Café Finjan finds common ground(s)
Last night I watched the Grammy Awards and heard the usual platitudes about "the healing power of music" and "the ability of music to transcend our differences." But here in Chicago, a group is taking these ideas very seriously, and is using music to heal wounds and build bridges.
The project, celebrating its 10th anniversary this year, is called Café Finjan. A "finjan" is a Middle Eastern coffee pot placed directly on the flames of a fireplace or campfire. Some Jewish summer-campers, youth-groupers, and Israel-experiencers will recognize the word from an Israeli folksong. But the finjan is a fixture of Arabic culture as well.
This coffee pot is a fitting image, therefore, for Café Finjan, an evening of coffee-house style performances from both Jewish and Muslim acts.
This year, Café Finjan will happen on Thursday, March 15 at 7 pm at the Conaway Center of Columbia College, 1104 South Wabash. The evening will feature music, of course, but also poetry and paintings.
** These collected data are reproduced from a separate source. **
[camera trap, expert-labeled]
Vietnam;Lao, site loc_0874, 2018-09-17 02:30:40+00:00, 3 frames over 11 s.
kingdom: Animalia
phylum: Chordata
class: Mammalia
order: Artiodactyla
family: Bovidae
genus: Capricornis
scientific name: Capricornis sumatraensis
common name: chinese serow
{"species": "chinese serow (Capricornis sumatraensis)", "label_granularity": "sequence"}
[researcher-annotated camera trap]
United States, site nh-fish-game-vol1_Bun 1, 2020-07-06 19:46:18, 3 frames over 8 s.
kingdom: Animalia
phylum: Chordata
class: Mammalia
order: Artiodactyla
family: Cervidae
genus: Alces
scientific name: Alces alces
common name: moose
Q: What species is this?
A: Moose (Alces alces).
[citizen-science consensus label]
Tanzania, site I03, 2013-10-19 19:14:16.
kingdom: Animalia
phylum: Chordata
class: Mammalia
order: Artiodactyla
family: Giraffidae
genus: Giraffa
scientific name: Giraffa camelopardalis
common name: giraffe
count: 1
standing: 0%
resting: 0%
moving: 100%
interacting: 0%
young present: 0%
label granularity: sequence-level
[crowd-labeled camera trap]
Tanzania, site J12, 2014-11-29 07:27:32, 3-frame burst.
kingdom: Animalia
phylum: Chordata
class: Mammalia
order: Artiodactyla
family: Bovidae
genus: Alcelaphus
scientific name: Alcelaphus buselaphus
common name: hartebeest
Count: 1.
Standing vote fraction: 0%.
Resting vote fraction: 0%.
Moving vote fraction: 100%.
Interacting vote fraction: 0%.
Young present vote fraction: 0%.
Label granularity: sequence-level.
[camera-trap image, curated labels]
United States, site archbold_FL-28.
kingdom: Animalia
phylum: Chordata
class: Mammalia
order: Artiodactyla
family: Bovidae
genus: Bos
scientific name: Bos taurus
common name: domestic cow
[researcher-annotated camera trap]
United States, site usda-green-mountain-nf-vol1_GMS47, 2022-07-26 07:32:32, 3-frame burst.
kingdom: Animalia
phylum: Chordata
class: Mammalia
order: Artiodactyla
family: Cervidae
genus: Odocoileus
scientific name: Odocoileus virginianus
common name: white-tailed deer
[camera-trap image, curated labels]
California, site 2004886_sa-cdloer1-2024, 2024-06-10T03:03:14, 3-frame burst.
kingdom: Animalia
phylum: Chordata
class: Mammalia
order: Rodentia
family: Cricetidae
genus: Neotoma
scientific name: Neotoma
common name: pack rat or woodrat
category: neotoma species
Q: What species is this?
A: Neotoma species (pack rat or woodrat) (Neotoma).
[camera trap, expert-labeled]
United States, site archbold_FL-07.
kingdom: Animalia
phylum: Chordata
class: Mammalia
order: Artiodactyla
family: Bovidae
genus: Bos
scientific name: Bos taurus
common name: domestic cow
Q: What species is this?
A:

The theme for 2012 is "New Roots Chicago." According to Café Finjan's website, the theme "explores . . . navigating the tensions between uprooting and re-rooting, as well as the desire to create and nurture a home in the Chicagoland area."
This year's featured artists are spoken-word poet Miriam Grossman, Pakistani musician Yasmin "Naz" Ali, and calligraphy artist Zeeshan Farooq, but there are several others over the course of the evening.
Other artists featured at Café Finjan include singer-songwriters, storytellers, comedians, actors, dancers, and filmmakers - both professionals and the rest of us. (The call for artists closed in early February.) Recent Jewish acts have included beatboxer Yuri Lane and dance-pop duo Stereo Sinai.
Café Finjan began in 2002 by the Jewish Council on Urban Affairs. It is a project of its Jewish-Muslim Community Building Initiative, which was established to respond to vandalism (and worse) after 9/11. The event, the site says, "establishes points of contact and nurtures a greater understanding between Jews and Muslims of Chicago, while creating spaces for people of these diverse backgrounds to come together and give voice to their identity and experience as part of a larger community."
Visit Café Finjan on Facebook for more information.
The experience is unique. The people are friendly. And I imagine the coffee's pretty good, too.